Comparing Small Business Loans to Crowdfunding
In the modern day and age of marketing, it seems like more and more business ventures have been turning to crowdfunding to get the initial stages of their operations funded, so things can really get up and moving. However, just because crowdfunding happens to be the latest, greatest and most tech-savvy way of getting cash directly from a potential customer base doesn’t necessarily mean that it’s the best option out there. Small business loans still have a lot to bring to the table, and even if they’re not quite as trendy as an online campaign, they can work some real wonders for your business ventures. Understanding the pros and cons of each opportunity can help you decide which route is best for your business in the coming years.
Small Business Loans
These loans have been the go-to resource for small business owners for years. As such, they have continued to develop over time to embrace the needs of the modern business owner, so you get exactly what you need when you get your loan, from manageable interest rates and decent loan amounts and beyond. You’ll be getting a set amount, and an arrangement that contains little or no surprises down the road.
The only drawbacks tend to be the fact that repayment is necessary, and that sometimes it can be a bit difficult to get your hands on a loan in the modern economy.
Crowdfunding has plenty of benefits. First off, it’s an excellent way to get funding straight from your prospective customer base, which allows you to check out interest in your product before investing a ton of your own money in it. This also allows you to get feedback on your product, which can help with development down the line.

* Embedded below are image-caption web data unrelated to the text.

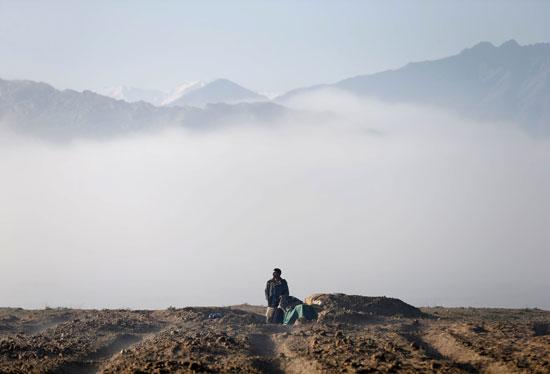 حياة صائد الطيور الأفغانى فى حقل باجرام  (8)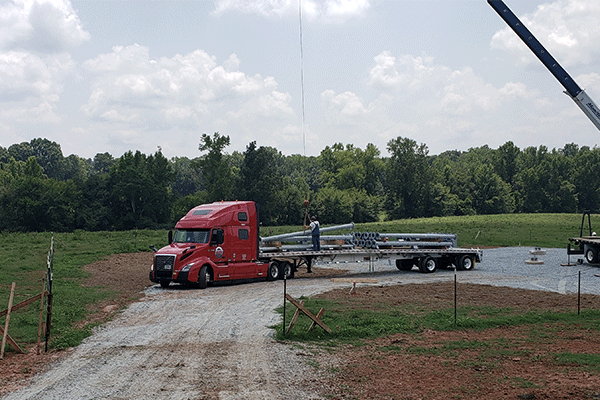 flatbed-trailer-crane-loading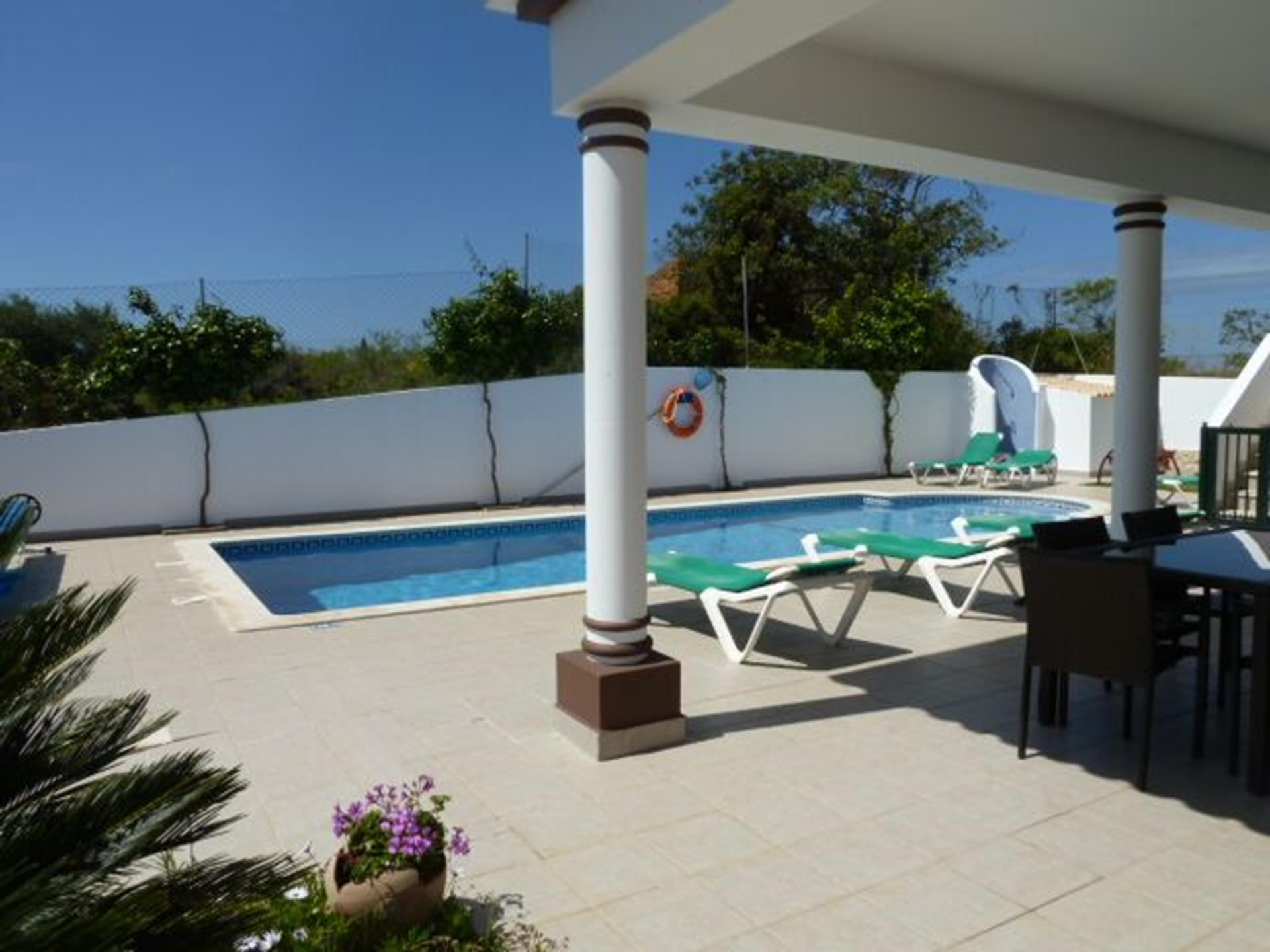 All round great views of this superb, spacious 4 bedroom quality villa.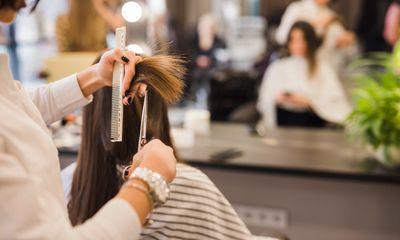 Hà Nội phát hiện một thợ cắt tóc dương tính SARS-CoV-2, làm việc tại quận Cầu Giấy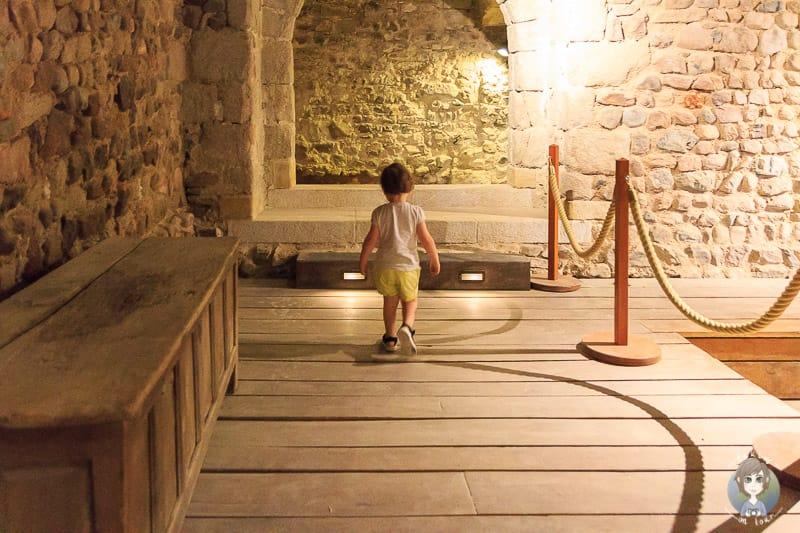 Besuch im Keller vom Priorat in Pommiers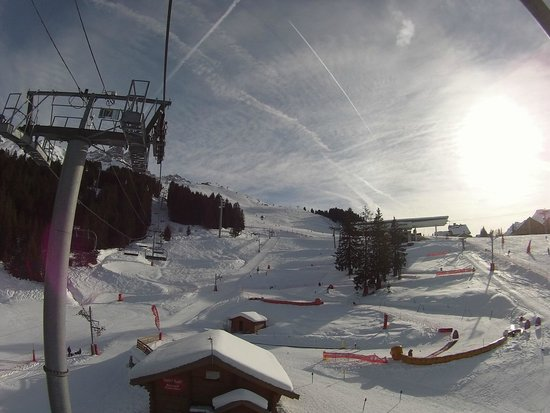 Le Grand Chalet Des Pistes: 10 minutes from hotel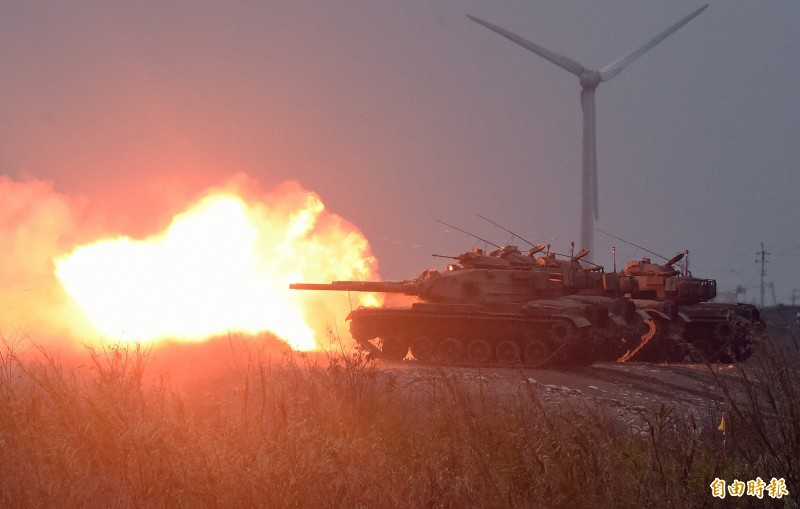 M60A3戰車國軍在108年春節加強戰備聯合反登陸作戰實彈射擊操演進行火砲射擊。(記者廖振輝攝)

However, there are a huge number of drawbacks when it comes to a crowdfunding project as well. First up are the hidden expenses associated with running an online campaign. Typically, if you’re using crowdfunding to fund your business, you’ll be working on an online platform. These typically charge fees that detract from your overall donations when your project comes to an end. Furthermore, you’ll likely be spending a good chunk of your cash on rewards for your backers, which further subtracts from your final total. This creates an immediate problem that, paired with the time and planning involved in running a successful online campaign, make using crowdfunding more problematic than you might have initially considered.
Both small business loans and crowdfunding have their own pros and cons, but when it comes to choosing which is best, the former certainly has less cons to worry about while you’re attempting to get your business moving.